(Saved data entries)
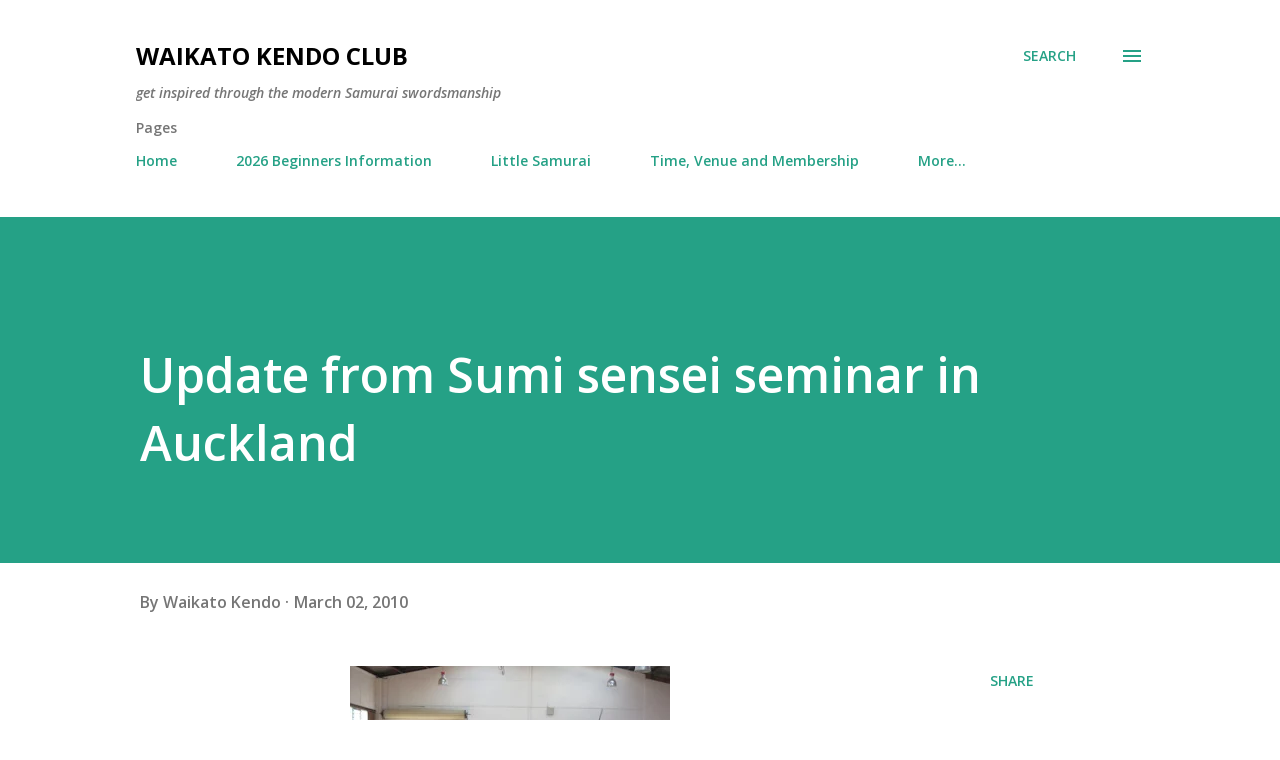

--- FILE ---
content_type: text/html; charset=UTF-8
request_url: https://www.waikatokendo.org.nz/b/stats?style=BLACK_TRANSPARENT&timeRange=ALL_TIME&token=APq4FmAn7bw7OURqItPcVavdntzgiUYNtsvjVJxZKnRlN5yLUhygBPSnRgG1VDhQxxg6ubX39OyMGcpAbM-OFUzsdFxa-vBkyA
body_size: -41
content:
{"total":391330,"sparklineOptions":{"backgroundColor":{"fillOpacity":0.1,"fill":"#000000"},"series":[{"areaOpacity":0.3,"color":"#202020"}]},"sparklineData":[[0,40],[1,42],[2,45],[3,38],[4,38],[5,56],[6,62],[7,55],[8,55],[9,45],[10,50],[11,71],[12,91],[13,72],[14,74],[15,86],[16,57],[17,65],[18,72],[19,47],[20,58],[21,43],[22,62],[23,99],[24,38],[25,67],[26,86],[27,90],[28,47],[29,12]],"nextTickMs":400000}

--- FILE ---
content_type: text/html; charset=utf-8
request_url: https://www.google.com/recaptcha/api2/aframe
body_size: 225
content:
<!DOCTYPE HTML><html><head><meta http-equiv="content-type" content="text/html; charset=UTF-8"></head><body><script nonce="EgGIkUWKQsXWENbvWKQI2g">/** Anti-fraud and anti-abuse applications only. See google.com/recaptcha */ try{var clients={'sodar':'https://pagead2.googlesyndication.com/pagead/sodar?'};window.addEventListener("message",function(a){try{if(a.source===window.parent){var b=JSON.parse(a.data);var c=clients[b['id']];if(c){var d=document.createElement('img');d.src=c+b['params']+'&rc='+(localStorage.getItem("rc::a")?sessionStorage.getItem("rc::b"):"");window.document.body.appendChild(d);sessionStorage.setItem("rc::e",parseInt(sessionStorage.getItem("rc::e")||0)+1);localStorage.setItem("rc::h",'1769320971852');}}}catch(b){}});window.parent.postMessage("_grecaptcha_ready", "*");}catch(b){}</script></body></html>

--

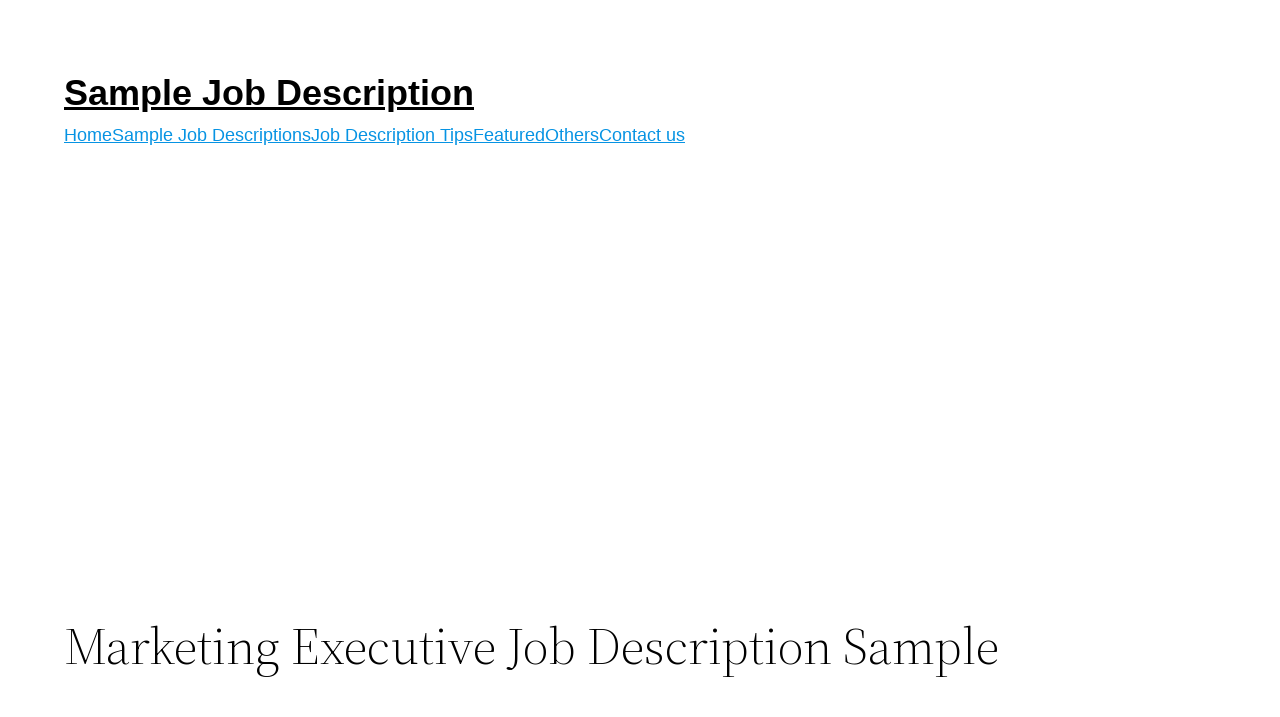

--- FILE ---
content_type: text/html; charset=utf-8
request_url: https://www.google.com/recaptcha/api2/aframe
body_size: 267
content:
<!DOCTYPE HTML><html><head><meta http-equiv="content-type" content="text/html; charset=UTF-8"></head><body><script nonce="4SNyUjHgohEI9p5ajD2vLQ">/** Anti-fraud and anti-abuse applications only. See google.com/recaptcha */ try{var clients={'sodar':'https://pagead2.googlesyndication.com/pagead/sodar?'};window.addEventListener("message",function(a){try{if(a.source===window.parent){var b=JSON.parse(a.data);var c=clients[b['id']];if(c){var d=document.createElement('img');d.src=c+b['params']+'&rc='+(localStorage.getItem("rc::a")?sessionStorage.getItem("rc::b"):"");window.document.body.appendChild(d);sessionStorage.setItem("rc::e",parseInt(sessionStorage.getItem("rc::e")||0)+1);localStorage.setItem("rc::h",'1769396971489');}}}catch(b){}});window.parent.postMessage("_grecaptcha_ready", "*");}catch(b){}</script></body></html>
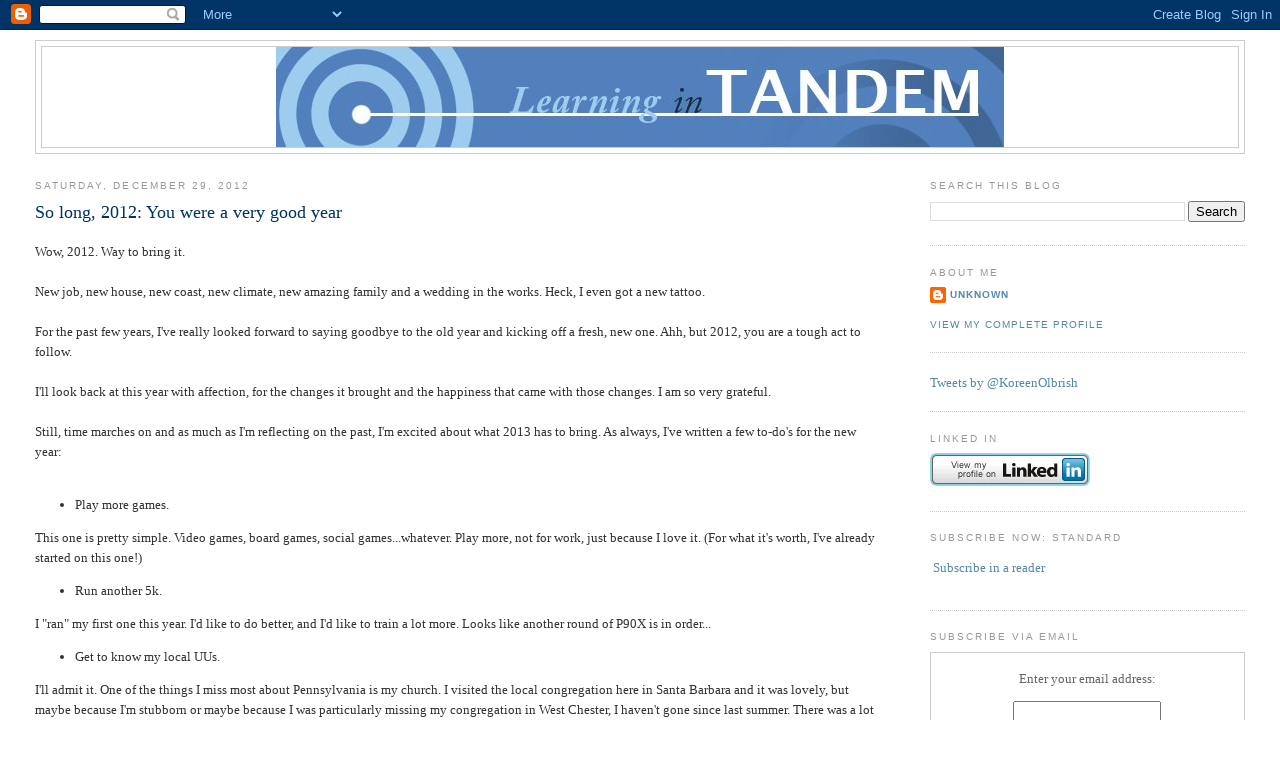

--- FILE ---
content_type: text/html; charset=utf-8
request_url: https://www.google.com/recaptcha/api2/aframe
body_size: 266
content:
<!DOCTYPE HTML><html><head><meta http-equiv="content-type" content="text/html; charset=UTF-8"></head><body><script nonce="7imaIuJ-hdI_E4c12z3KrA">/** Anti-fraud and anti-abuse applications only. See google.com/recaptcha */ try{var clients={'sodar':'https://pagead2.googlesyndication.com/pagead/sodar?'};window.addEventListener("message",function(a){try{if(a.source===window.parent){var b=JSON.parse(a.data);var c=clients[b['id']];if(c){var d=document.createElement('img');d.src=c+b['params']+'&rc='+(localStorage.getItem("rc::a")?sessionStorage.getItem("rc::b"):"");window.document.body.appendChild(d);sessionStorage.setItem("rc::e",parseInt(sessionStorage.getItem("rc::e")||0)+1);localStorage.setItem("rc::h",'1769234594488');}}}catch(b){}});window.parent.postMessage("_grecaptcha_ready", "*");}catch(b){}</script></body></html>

==

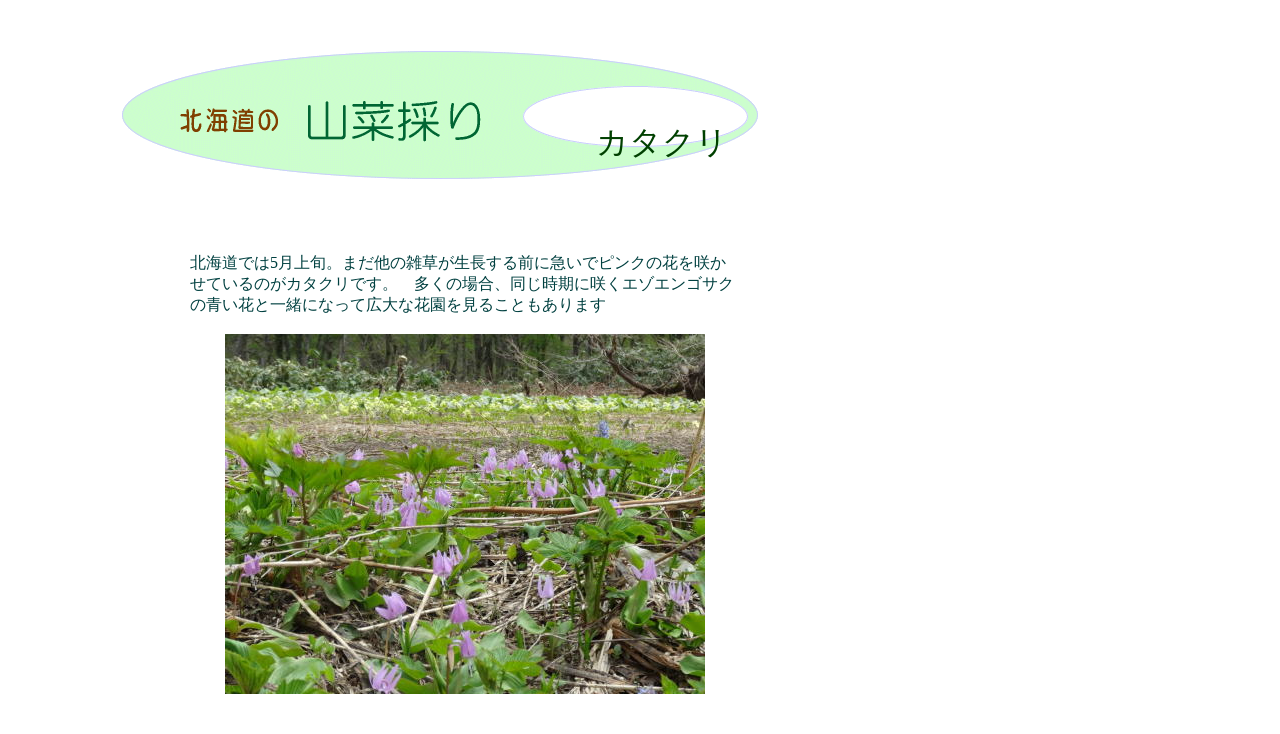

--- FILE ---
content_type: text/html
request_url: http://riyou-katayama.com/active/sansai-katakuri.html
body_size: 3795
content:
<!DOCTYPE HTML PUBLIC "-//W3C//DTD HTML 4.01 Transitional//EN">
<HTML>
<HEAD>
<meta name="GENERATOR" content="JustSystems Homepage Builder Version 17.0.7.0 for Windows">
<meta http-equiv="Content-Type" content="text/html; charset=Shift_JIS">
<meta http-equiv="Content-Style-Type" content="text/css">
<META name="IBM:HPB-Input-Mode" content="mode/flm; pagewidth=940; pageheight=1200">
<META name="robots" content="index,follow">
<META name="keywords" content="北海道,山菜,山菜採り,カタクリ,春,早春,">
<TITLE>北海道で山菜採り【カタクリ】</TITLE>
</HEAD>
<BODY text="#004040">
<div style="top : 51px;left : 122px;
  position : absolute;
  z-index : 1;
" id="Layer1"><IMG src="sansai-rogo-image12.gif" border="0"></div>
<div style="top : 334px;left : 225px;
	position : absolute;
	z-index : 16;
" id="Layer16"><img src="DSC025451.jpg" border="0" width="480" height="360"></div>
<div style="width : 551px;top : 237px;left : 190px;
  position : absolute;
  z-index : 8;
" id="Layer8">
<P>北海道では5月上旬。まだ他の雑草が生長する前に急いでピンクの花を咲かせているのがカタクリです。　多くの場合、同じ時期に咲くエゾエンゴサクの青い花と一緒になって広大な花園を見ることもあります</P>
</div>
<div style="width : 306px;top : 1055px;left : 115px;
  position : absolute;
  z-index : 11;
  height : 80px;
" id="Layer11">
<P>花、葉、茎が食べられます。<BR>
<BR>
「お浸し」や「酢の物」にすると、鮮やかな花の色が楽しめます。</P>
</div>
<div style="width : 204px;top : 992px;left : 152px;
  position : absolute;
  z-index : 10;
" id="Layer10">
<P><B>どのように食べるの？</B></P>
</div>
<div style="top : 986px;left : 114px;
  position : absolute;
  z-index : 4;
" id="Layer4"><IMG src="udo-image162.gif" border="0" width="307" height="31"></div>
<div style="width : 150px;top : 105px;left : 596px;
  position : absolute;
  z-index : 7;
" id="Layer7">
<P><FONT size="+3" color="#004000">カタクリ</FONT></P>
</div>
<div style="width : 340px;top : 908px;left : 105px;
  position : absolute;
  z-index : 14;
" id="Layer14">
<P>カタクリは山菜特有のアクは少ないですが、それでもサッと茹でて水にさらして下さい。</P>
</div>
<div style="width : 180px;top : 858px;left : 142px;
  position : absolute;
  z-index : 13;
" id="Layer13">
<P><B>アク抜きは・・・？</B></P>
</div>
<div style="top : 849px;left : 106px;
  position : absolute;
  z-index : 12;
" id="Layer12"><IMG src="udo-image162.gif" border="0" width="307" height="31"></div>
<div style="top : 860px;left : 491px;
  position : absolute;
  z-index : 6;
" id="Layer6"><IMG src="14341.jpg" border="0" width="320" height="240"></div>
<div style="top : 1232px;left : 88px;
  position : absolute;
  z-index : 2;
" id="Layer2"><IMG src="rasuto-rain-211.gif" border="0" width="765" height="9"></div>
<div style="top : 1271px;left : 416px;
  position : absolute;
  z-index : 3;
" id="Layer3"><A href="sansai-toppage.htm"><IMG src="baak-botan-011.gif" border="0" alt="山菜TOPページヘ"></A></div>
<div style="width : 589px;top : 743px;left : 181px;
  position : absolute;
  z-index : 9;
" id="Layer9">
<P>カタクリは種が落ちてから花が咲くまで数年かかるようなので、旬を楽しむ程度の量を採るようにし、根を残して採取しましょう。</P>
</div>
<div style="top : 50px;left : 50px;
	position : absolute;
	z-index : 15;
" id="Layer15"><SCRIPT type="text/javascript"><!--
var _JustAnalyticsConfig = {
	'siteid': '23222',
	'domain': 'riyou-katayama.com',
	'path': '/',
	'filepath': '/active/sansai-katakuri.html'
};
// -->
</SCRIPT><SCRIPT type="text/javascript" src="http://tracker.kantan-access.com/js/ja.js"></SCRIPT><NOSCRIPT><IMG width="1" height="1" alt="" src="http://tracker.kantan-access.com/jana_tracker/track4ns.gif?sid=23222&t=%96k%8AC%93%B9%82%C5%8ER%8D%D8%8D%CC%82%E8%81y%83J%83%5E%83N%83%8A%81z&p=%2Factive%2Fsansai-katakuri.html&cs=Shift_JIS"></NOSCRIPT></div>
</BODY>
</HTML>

• _Task details_: Copy each line above where "katayama" appears.

• _Response to this exercise_:
request_url: http://riyou-katayama.com/active/sansai-katakuri.html
	'domain': 'riyou-katayama.com',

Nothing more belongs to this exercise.